Commits aren't completely static and permanent. If you make a commit but then realize you forgot one little thing, you can "amend"/modify your previous commit rather than creating a brand new commit using "git commit --amend".

Merging

git works easily if there's only one person working on a repository, but whenever more than one person is working on code at once, you run the risk of "merge conflicts". A merge conflict occurs when two people make changes to their own working copies and then try to push those changes to the central repository. The first person's push will succeed, but when the second person does "git pull" prior to pushing their code, they may encounter a merge conflict.

If git detects a merge issue (the same line of code edited in two non-sequential commits, i.e. commits made at the same time), it will do its best to try to resolve the issue on its own. As long as the two commits didn't touch the same line, the conflict should be resolved automatically. But if the commits did touch the same line of code, you will have to fix the conflict manually.

git will tell you which files had merge conflicts (use git status to see conflicts), and the files will be edited to identify the conflict:

    <<<<<<<< HEAD
    for (int i=0; i<10; i++)
    ===============
    for (int i=0; i<=10; i++)
    >>>>>>>> master

You must modify the section to contain the code you want, then save, add, and commit the merge.

.gitignore

You can store any files that you'd like in git, but there is a certain class of files that you should NOT store in git, because they are unnecessary and pollute the environment.

Temporary files. Emacs stores automatic backups in files that are appended with "~" (e.g. "foo.txt~"). There is no need to share these with collaborators.
System-specific files. For instance, OS X (Mac) will create a ".DS_Store" file for information that is used in the Finder program. If the git repository is cloned onto a Linux or Windows machine, this file is meaningless.
Temporary compilation files, like .o files or executables. These types of files change often, are computable from the source files, and can vary slightly from computer to computer.
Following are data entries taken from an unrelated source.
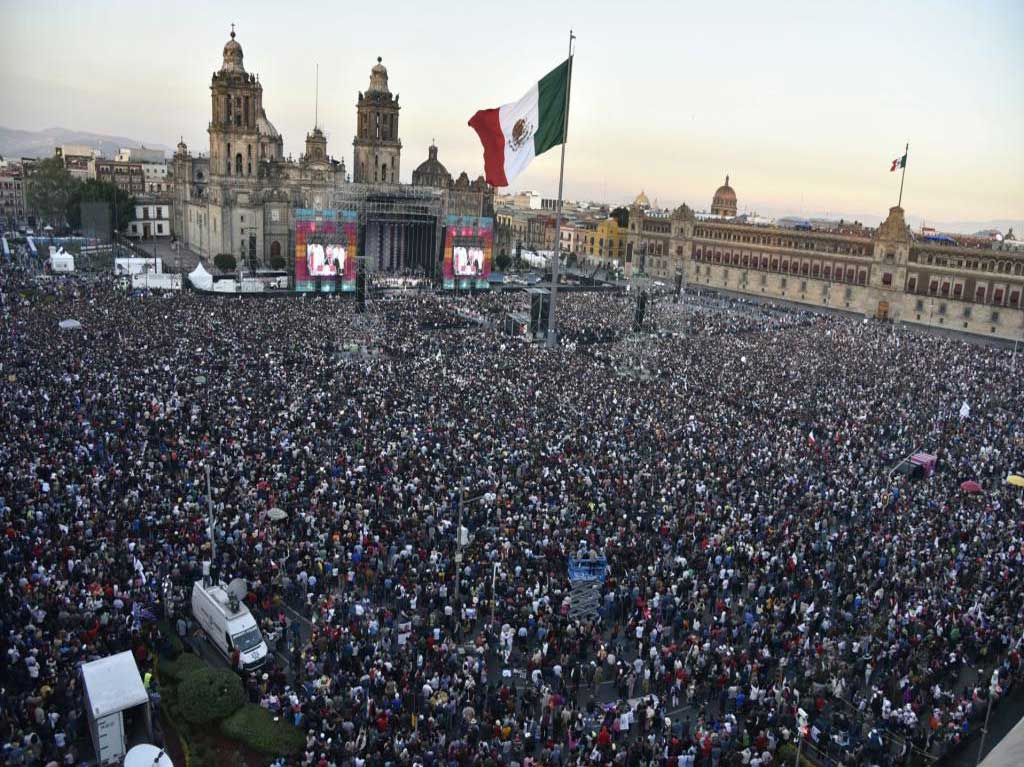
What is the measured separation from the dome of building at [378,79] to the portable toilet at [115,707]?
229 ft

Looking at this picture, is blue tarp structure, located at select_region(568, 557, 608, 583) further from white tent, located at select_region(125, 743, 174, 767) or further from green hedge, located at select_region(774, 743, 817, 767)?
white tent, located at select_region(125, 743, 174, 767)

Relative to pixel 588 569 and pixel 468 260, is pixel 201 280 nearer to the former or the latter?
pixel 468 260

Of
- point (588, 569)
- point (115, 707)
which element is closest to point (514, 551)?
point (588, 569)

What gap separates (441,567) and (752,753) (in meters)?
7.20

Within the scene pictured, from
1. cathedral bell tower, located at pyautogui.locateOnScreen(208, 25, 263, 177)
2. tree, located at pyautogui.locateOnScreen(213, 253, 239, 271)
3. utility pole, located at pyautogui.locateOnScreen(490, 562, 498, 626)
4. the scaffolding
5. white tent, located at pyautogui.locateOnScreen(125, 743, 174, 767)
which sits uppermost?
cathedral bell tower, located at pyautogui.locateOnScreen(208, 25, 263, 177)

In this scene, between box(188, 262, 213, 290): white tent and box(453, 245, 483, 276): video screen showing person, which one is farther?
box(453, 245, 483, 276): video screen showing person

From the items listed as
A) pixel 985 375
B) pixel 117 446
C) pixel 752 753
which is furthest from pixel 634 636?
pixel 985 375

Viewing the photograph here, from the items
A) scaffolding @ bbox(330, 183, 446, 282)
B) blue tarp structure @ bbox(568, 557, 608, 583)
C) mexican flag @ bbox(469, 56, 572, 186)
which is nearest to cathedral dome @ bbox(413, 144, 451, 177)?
scaffolding @ bbox(330, 183, 446, 282)

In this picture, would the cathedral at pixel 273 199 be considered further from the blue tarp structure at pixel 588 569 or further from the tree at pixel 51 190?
the blue tarp structure at pixel 588 569

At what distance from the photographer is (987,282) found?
60375 millimetres

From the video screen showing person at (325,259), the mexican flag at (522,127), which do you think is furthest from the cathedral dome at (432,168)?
the mexican flag at (522,127)

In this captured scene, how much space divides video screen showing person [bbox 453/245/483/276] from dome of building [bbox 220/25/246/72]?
25364 mm

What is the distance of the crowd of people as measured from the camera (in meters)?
12.7

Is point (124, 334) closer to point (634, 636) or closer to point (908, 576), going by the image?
point (634, 636)
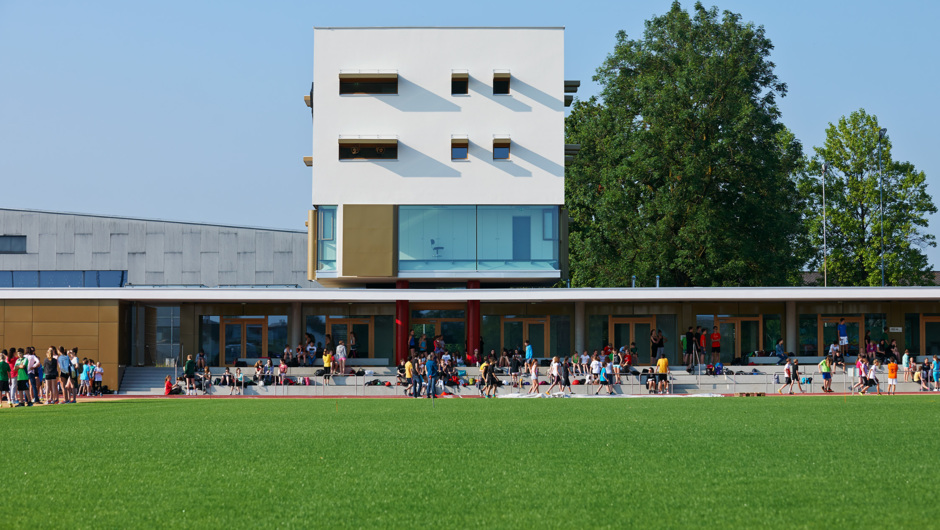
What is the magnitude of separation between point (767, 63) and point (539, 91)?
14.9 metres

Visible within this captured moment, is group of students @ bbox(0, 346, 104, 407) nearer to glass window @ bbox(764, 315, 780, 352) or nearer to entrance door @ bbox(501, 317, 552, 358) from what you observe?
entrance door @ bbox(501, 317, 552, 358)

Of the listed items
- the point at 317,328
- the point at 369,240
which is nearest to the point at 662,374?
the point at 369,240

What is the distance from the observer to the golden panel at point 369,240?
4444 centimetres

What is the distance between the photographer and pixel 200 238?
63188 millimetres

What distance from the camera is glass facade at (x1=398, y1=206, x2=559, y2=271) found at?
146ft

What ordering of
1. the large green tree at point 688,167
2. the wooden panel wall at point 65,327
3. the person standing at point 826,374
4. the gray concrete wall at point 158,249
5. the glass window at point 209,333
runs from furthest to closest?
the gray concrete wall at point 158,249, the large green tree at point 688,167, the glass window at point 209,333, the wooden panel wall at point 65,327, the person standing at point 826,374

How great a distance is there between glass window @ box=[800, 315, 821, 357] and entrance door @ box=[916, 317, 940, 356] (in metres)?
4.10

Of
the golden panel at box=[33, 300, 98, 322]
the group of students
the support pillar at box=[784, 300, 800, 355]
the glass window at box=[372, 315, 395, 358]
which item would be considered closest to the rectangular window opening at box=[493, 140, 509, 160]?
the glass window at box=[372, 315, 395, 358]

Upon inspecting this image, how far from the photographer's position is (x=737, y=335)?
44438 mm

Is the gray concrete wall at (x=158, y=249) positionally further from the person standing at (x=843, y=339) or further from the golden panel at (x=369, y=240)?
the person standing at (x=843, y=339)

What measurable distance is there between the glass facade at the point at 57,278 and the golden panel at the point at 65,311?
21136 mm

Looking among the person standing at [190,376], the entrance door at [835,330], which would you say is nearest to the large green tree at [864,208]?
the entrance door at [835,330]

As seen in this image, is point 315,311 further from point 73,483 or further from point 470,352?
point 73,483

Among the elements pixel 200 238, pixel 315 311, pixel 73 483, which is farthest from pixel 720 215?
pixel 73 483
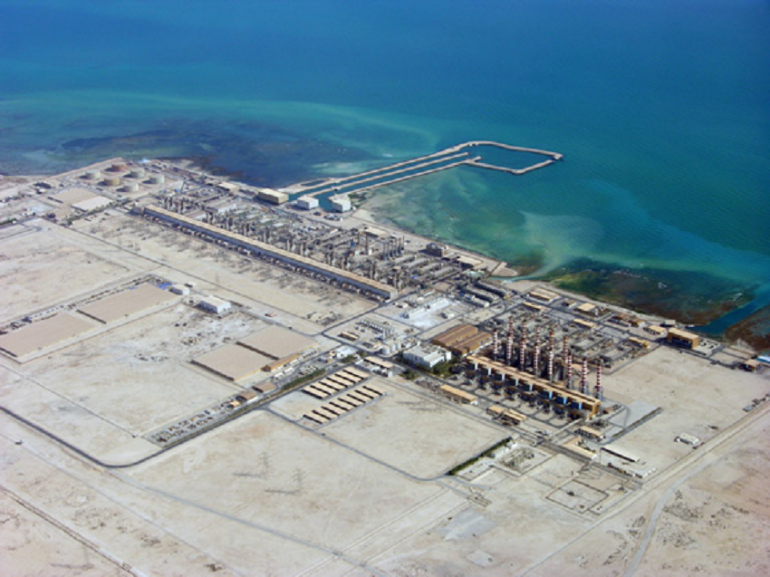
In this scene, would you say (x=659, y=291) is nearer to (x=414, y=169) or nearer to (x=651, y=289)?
(x=651, y=289)

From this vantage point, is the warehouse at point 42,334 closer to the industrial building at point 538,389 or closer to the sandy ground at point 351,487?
the sandy ground at point 351,487

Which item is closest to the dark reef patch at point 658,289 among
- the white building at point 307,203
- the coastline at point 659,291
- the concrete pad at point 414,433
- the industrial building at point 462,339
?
the coastline at point 659,291

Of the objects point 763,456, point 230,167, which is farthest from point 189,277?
point 763,456

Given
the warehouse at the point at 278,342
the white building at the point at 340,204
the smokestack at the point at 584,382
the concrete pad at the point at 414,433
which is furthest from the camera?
the white building at the point at 340,204

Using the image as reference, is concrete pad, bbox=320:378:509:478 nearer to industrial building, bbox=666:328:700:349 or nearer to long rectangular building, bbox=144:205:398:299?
long rectangular building, bbox=144:205:398:299

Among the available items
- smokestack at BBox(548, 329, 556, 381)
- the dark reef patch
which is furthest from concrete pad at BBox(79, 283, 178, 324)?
the dark reef patch

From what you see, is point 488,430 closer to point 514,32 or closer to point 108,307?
point 108,307

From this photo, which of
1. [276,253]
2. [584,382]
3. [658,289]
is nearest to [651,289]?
[658,289]
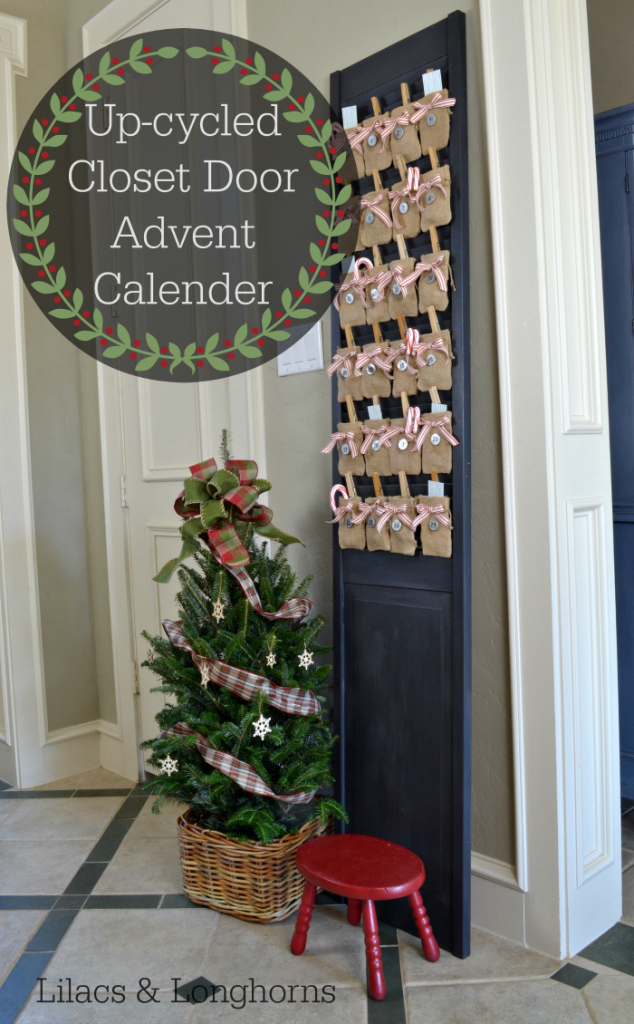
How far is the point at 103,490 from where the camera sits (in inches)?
117

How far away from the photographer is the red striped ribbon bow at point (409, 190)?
1.76 meters

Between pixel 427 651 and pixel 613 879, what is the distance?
0.68 m

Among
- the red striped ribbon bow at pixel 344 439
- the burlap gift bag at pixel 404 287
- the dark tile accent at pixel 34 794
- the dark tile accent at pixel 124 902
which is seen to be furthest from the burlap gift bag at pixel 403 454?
the dark tile accent at pixel 34 794

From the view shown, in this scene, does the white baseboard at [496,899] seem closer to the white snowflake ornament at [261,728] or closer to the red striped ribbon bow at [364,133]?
the white snowflake ornament at [261,728]

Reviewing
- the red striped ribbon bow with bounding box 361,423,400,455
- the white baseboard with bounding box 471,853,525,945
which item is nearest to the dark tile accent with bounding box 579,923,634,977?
the white baseboard with bounding box 471,853,525,945

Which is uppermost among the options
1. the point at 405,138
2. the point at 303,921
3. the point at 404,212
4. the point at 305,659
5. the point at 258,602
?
the point at 405,138

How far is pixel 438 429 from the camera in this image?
5.74 feet

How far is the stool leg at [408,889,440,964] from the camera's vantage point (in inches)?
65.2

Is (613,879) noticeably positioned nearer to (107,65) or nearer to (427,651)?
(427,651)

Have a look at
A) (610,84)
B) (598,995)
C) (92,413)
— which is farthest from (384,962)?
(610,84)

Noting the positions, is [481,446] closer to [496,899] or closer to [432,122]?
[432,122]

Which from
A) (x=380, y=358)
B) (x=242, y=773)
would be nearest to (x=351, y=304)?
(x=380, y=358)

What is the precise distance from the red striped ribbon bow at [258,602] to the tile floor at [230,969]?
2.33ft

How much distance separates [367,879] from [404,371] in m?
1.06
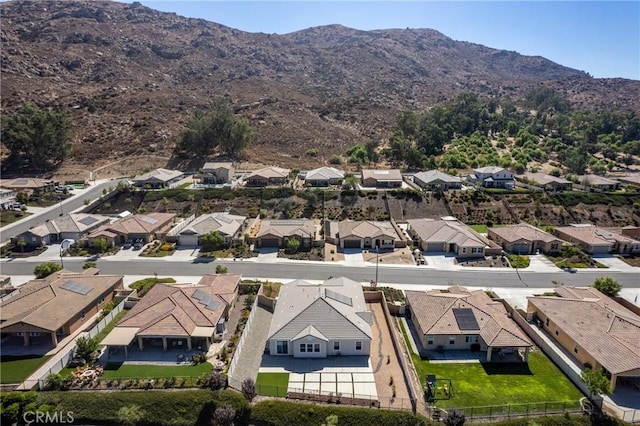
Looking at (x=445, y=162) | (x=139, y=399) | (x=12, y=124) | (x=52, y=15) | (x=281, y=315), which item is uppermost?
(x=52, y=15)

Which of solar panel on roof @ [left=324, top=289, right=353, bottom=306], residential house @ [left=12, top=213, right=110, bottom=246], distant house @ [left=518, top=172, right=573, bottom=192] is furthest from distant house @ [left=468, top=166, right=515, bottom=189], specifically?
residential house @ [left=12, top=213, right=110, bottom=246]

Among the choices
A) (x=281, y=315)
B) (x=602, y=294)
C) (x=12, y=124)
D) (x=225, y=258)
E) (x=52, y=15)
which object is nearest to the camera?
(x=281, y=315)

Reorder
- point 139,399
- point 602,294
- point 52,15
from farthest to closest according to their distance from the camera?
point 52,15 < point 602,294 < point 139,399

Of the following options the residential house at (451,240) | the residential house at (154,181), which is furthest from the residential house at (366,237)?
the residential house at (154,181)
Run "make clean" before committing files to remove these compiler artifacts.

Since it can be a pain to have to remember not to add these files to your commit, git allows you to create a file called ".gitignore", which is stored in the root directory of your git repository and contains a list of files (using "*" if you'd like) to ignore:

    # emacs backup files
    *~

    # OS X finder info files
    .DS_Store

    # built object files
    *.o

Summary

Git is another tool for letting the computer do what itâs good at.
- MUCH better than manually emailing files, adding dates to filenames, etc.
- Managing versions, storing the differences between versions.
- Keeping source-code safe (so local crashes won't lose data).
- Preventing concurrent access, detecting conflicts with collaborators.
We've put a git/Gitlab tutorial for CSE 374 on the course website.
Full git docs and a book are online, free and downloadable, but beware of complexity - much of what they describe is beyond the scope of CSE 374. Keep it simple!
Ask for help when you need it - git has a steep learning curve.